Fibrokistik göğüslerdeki en büyük sorun ele gelen kitlelerin kansere bağlı büyümelerle karışmasıdır. Fibrokistik hastalığın teşhis konmasındaki asıl metot dokunarak muayenedir. Ele gelen yumrular genelde lastik kıvamında, yuvarlak tespih taneleri üzere düzgün yüzeyli olup daha çok göğsün üst dış çeyreğinde (koltuk altına yakın) bulunurlar. Vakit zaman daha sistemsiz yüzeyli ve sert olabilirler. Birtakım bireylerde muayene kâfi olmaz ve ultrason, mamografi üzere özel görüntüleme metotları gerekebilir. Hatta biyopsi bile yapılabilir. Biyopsi sonucunda hücrelerdeki değişiklikler daha net görülebilir. Hormon uyarısı sonucunda göğüs dokusundaki fibrokistik değişiklikler çok olabilir ve süt kanallarındaki hücreler ziyadesiyle artabilir. Hiperplazi denen bu durumda şayet hücrelerin mikroskop altındaki imajı de bozulursa atipik hiperplazi gelişmiş olur. Göğüs kanseri gelişme riski; hiperplazi durumunda hafif, atipik hiperplazide orta seviyede artmıştır. Hangi şahısta biyopsi gerekeceği konusu muayene bulguları ve görüntüleme usullerine bağlı olarak değişir. Lakin fibrokistik değişiklikler olan tüm bayanların belli aralıklarla takip edilmeleri gerekir.

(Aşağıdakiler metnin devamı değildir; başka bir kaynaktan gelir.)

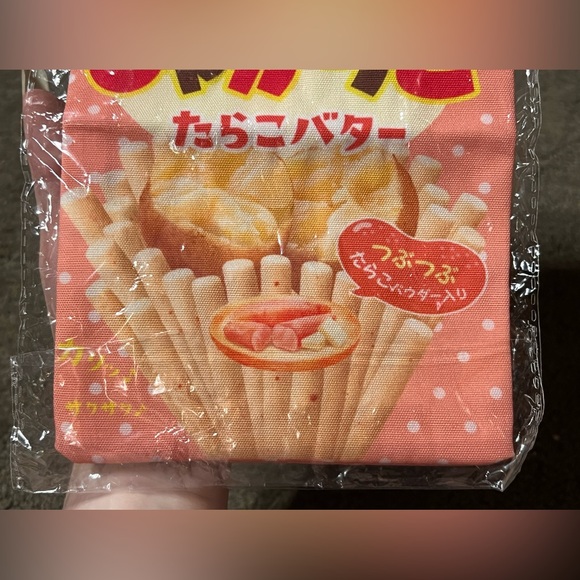 Calbee Jagariko Cod Roe Butter Japanese Snack Dagashi Small Drawstring Pouch Bag - Picture 4 of 7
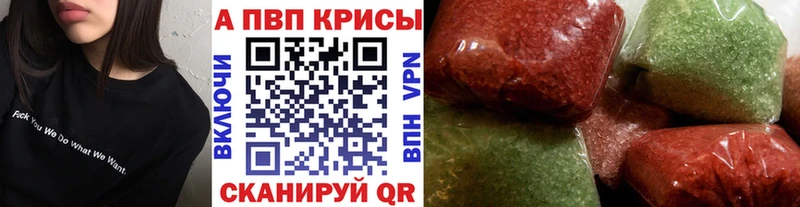 А ПВП мука  MEGA онион  Нытва 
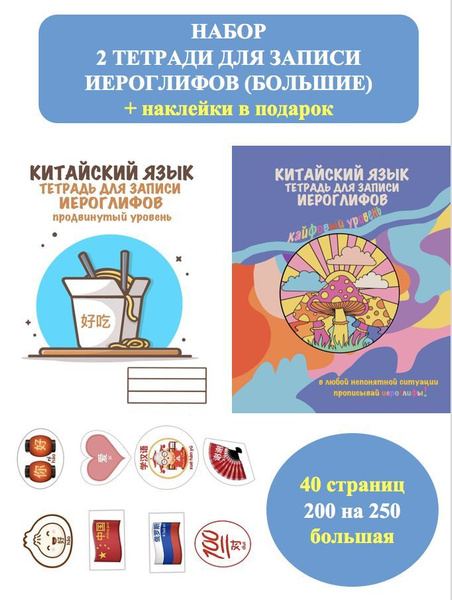 Набор тетрадей - купить с доставкой по выгодным ценам в интернет ...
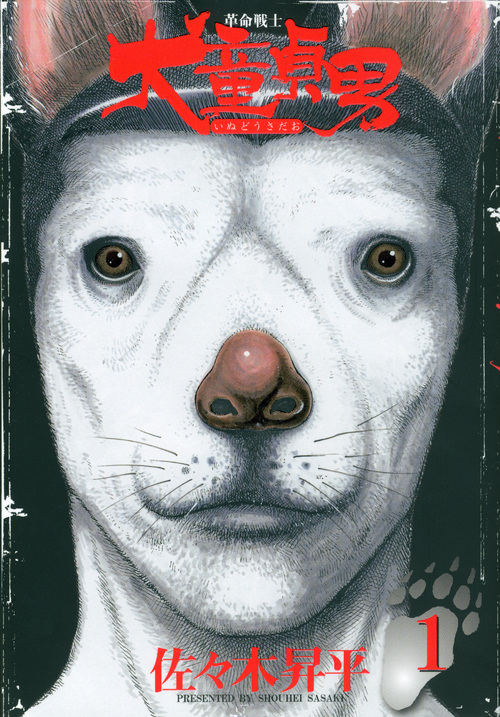革命戦士　犬童貞男（１）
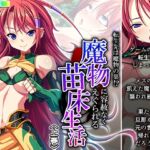 転生先は魔物の巣!?魔物に容赦なくえぐられる苗床生活 上巻 [RJ438886][悶々堂]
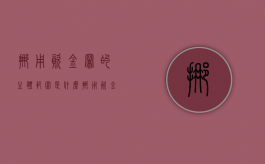 挪用资金罪的主体范围是什么（挪用资金罪的行为有哪些）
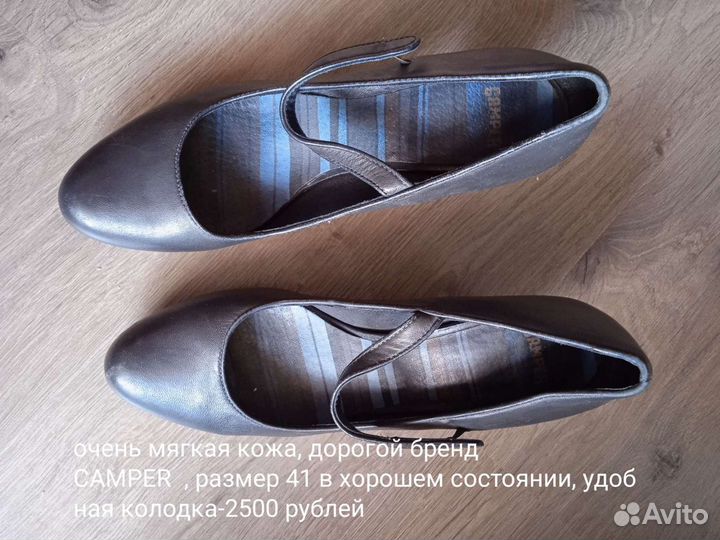 Туфли натуральная кожа 41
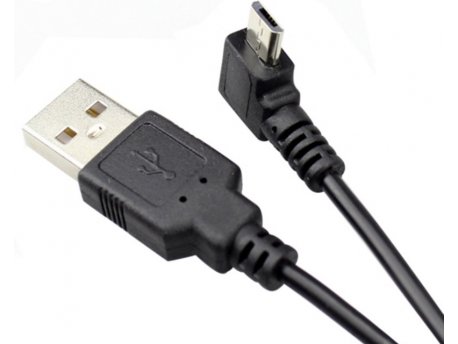 FAST ASIA ASIA USB 2.0 (muški) na Micro 5pina (muški) pod uglom za Power bank, 15cm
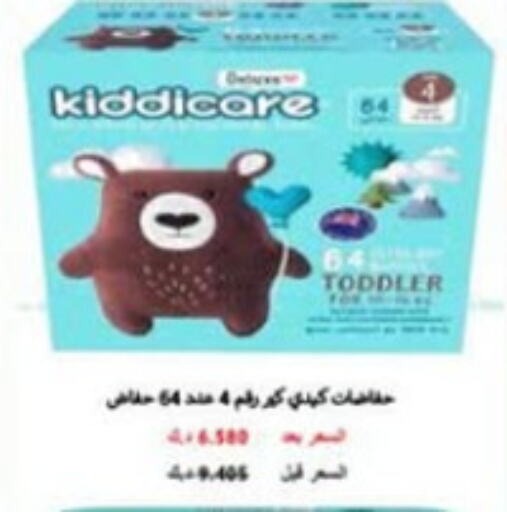 available at Al Naseem Cooperative Society in Kuwait - Jahra Governorate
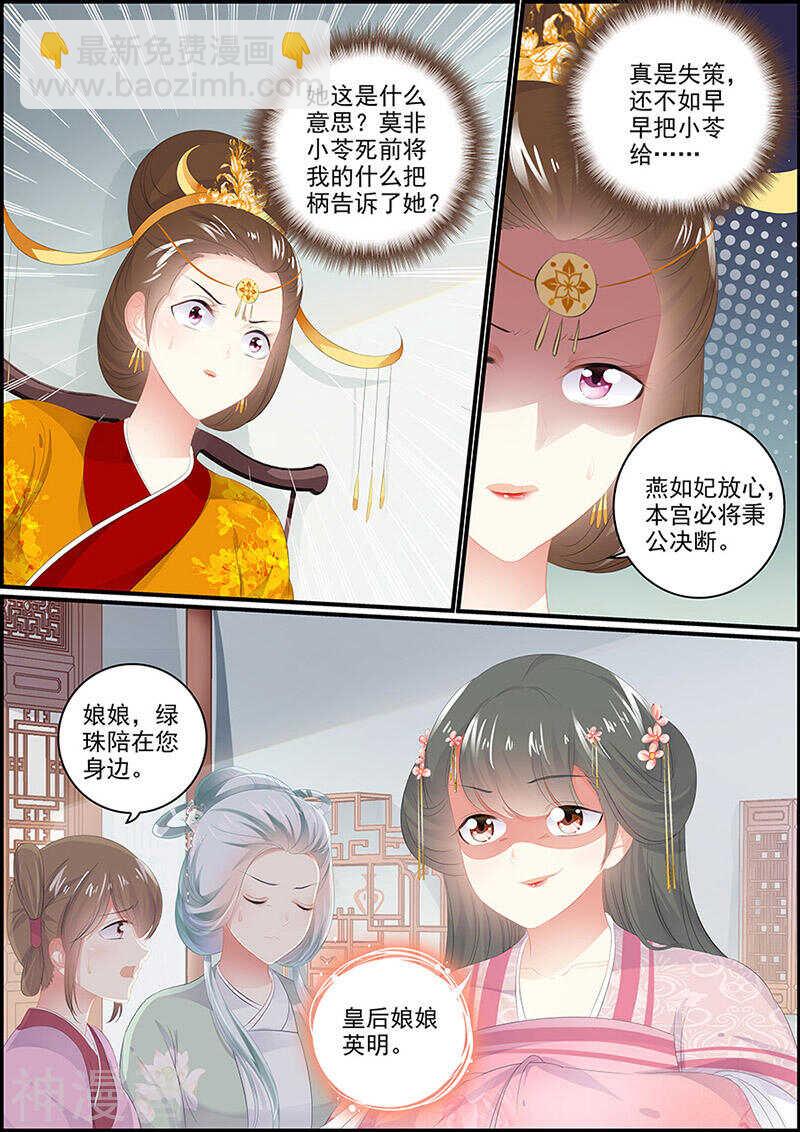 第126话 她的记忆-第126话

Takipte birinci adım bayanın kendisini her ay adet kanaması bittikten 3-5 gün sonra muayene etmesidir. Ek olarak 6 ay yahut yıllık ortalarla tabip muyanesi ve şahsa uygun göğüs görüntüleme tetkikleri yapılmalıdır.
Fibrokistik durumun tedavisinde ağrı ve hassasiyet üzere bulguların düzeltilmeye çalışılması kişinin hayat kalitesi açısından kıymetlidir. Bunun için göğsün sütyenle desteklenmesi, geceleri sütyen takılması epey faydalıdır. Kimi ağrı kesici ilaçlar göğüs ağrısını kıymetli ölçüde azaltır. E vitamini kullanımı ile ilgili kısmi yararlar da gösterilmiştir. Kafein tüketiminin (kahve, çay, çikolata) azaltılması da bazen faydalı olur. Önemli adet düzensizliği olan birtakım bayanlarda fibrokistik hastalık daha ağır seyreder. Bu durumlarda hormon düzensizliğini ayarlamak bulguların kaybolmasına yardımcı olur.